# fireblocking for single story house



## phnola (Aug 15, 2010)

hello all, 

something that has always somewhat confused me is the need for horizontal fireblocking (2x4s) between the studs in a single story house. people do it all the time down here (in new orleans) but can someone please explain to me the logic behind it if all penetrations through the top plate are adequately firefoamed? 

thanks
phil


----------



## knucklehead (Mar 2, 2009)

It is so the fire cannot travel up the wall into the attic


----------



## phnola (Aug 15, 2010)

but wouldnt the double top plate prevent that from happening?


----------



## JesseCocozza (Aug 20, 2011)

I had this same convo with an inspecter here
In Florida about 2 years ago. He couldn't find it
In his code book, but he said that he only looks for midspan Fireblocking in walls 10' or greater. 

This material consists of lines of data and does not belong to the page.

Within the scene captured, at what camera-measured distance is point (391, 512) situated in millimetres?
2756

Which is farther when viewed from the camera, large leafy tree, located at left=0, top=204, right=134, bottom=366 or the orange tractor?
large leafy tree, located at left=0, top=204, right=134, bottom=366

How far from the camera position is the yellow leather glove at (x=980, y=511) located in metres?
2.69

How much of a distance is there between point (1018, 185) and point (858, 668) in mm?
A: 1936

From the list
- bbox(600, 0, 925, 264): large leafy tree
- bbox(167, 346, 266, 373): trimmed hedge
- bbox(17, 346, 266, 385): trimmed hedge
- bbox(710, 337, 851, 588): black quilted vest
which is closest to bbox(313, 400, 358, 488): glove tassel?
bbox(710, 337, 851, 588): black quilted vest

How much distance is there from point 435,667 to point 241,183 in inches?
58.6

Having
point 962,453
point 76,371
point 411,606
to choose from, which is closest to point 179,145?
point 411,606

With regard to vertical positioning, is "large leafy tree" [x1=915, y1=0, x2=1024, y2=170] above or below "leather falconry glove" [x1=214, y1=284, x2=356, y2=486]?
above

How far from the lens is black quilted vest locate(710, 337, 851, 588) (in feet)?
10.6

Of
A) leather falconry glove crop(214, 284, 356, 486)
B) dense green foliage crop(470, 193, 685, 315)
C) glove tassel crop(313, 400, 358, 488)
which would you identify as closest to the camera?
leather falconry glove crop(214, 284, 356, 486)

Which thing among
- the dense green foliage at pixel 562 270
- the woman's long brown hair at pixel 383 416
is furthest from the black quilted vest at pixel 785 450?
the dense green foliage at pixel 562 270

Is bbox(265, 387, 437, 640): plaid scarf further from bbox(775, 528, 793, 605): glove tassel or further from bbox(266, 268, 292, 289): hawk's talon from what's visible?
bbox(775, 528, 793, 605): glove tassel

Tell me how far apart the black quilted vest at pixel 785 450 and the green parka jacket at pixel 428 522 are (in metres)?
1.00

The other case is exterior sheathing / shear wall blocking. The plywood needs to be nailed on all edges so thats another reason for blocking in the walls.


----------



## Tom M (Jan 3, 2007)

In your case blocking between studs may be backing for sheathing. New Orleans is heavy with shear walls.


----------



## catspaw (Oct 29, 2008)

blocking only required in walls over 10' tall. Insulation is one of many materials that can be used for fireblocking. shear panel nailing as mentioned can kick in the wood blocking requirement for edge nailing .


----------



## one man show (Dec 20, 2010)

catspaw is correct . fireblocking required if wall is greater than ten feet tall, chases ten feet in legnth and from vertical to horizontal assemblies. also some rules abot three thousand square feet of space and also between different ocupncies ( A,B,U,H,I,R, etc)

goes on and on


----------



## jadleybray (May 2, 2008)

I've been required to fire block on a 9' wall behind a fiberglass tub/shower also. Inspector includes the 2' of horizontal space the tub provides in addition to the 9' of vertical wall. Rare cases though as there is typically a window above the tub.


----------